DOCUMENT SECTION section start

When a user types in a web address, selects a bookmark, or clicks a regular link, the browser issues an HTTP GET request.

GET somepage.html HTTP/1.1

When a user submits a form whose method="get", the browser also issues a GET request. But first, it appends the form's data to the URI listed in the ACTION attribute.

GET somescript.php?name1=value1&name2=value2 HTTP/1.1

If method="post", the browser creates a POST request, instead. And it puts the form's data inside the body of the HTTP request.

POST somescript.php HTTP/1.1
Content-Length: 25
name1=value1&name2=value2

These differences have big implications. See w3schools Methods: GET vs. POST.

GET request	POST request
never use with passwords	a little safer from casual attacks
makes data public in URI	doesn't display data
data are stored in browser history or server logs	data not stored in history or logs
can only transmit ASCII text	can transmit binary data, too
limited to 2048 bytes	has no size limit
can be bookmarked	can't be bookmarked
back navigation/reload is harmless	causes data to be reposted

PHP and FORM data

PHP puts data it receives via GET or POST into a $_GET or $_POST array.
(It also copies both into a general-purpose $_REQUEST array.
But it's best to know how values reach your script, so avoid $_REQUEST.)

$_GET['lname'] // holds value from <input type="text" name="lname" /> when method="get"
$_POST['lname'] // holds value from <input type="text" name="lname" /> when method="post"

NOTE: the array key, 'lname', corresponds to the NAME attribute of the field, not to its ID.

See below for examples of processing forms.

top

TEXT

<input type="text" id="xxx" name="xxx" size="12"  />
<input type="text" id="xxx" name="xxx" value="some value" size="12" maxlength="15"  />

... | top

Can include javascript events as attributes (eg: onchange, onmouseover, onmouseout, etc.)

Below, PHP and javascript manipulate value and onchange attributes:

<script language="JavaScript" type="text/javascript">

	function ucase(myfield) {
		// "value" is a text object with its own set of methods
		myfield.value = myfield.value.toUpperCase();  
	}
</script>

<input type="text" size="12" maxlength="15" id="xxx" name="xxx" 
	value="<?php echo $xxxval; ?>" onchange="ucase(this)" />

// OR, w/out calling a separate function (and lowercase)

<input type="text" size="12" maxlength="15" id="xxx" name="xxx" 
	value="<?php echo $xxxval; ?>" onchange="this.value=this.value.toLowerCase()" />

PASSWORD

<input type="password" id="xxx" name="xxx" size="12" maxlength="25" />

Like text, but browser displays asterisks instead of text.

HIDDEN

<input type="hidden" id="xxx" name="xxx" />

Hidden elements are not secure. Anyone can look at the page's source and see and alter values stored there.

DOCUMENT SECTION section end

## CHECK YOUR UNDERSTANDING
1. In the page on form methods, switch "browser" to "client" and write out the passage starting with "GET somescript.php?name1=value1&name2=value2 HTTP/1.1" and going on through "the HTTP request.".
2. List every value given to the type attribute in the <input> tags of the page on form methods.
Answer using only the text above.

DATASET section start

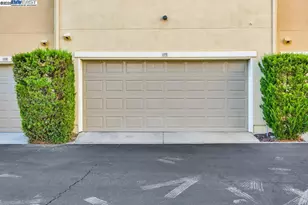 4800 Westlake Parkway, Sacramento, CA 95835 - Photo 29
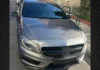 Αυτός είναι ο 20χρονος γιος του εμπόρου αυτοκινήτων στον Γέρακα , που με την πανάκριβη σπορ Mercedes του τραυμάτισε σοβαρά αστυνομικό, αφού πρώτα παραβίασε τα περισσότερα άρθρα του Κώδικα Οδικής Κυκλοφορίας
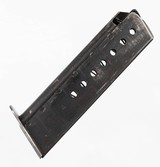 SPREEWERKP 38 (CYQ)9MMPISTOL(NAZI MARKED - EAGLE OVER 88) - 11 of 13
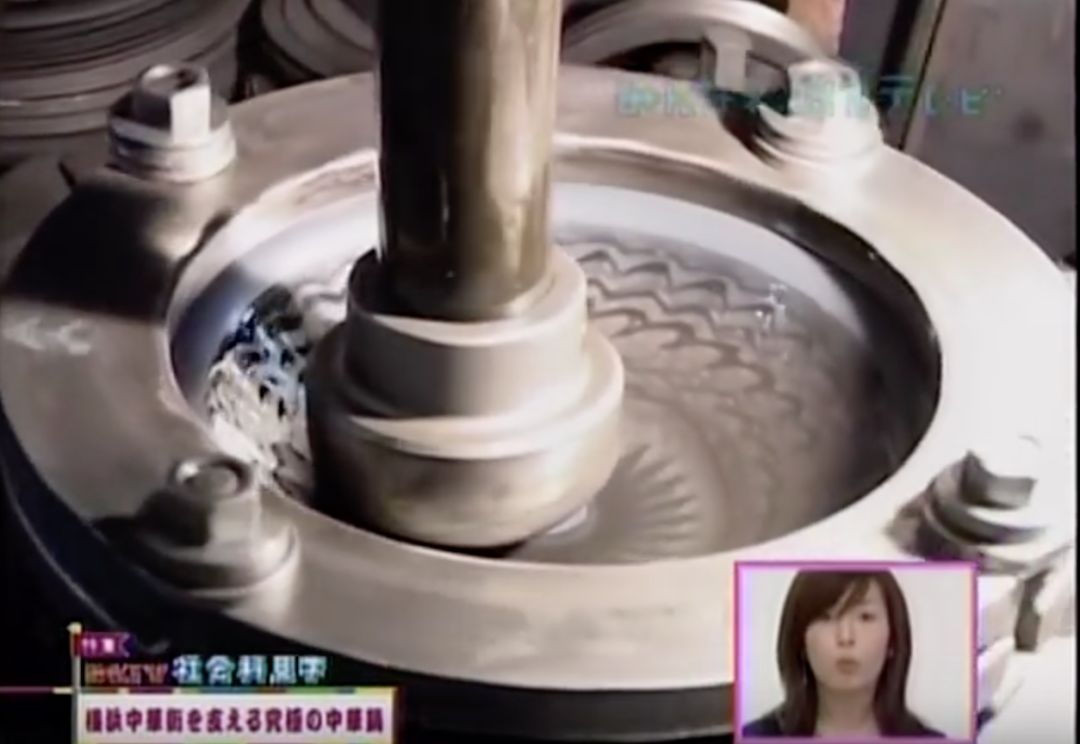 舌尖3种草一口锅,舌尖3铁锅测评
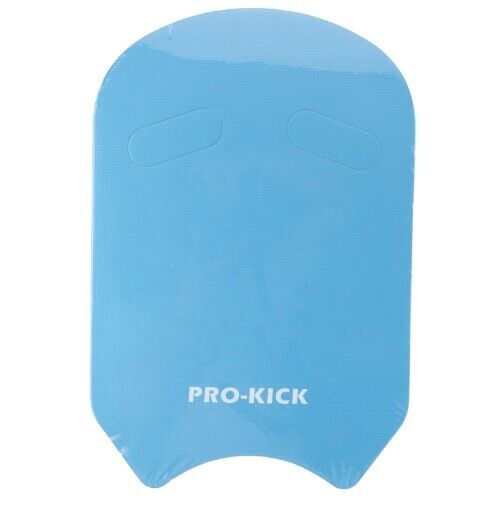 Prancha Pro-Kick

DATASET section end

## WRITTEN ANSWERS
1.
GET somescript.php?name1=value1&name2=value2 HTTP/1.1

If method="post", the client creates a POST request, instead. And it puts the form's data inside the body of the HTTP request.

2. text, password, hidden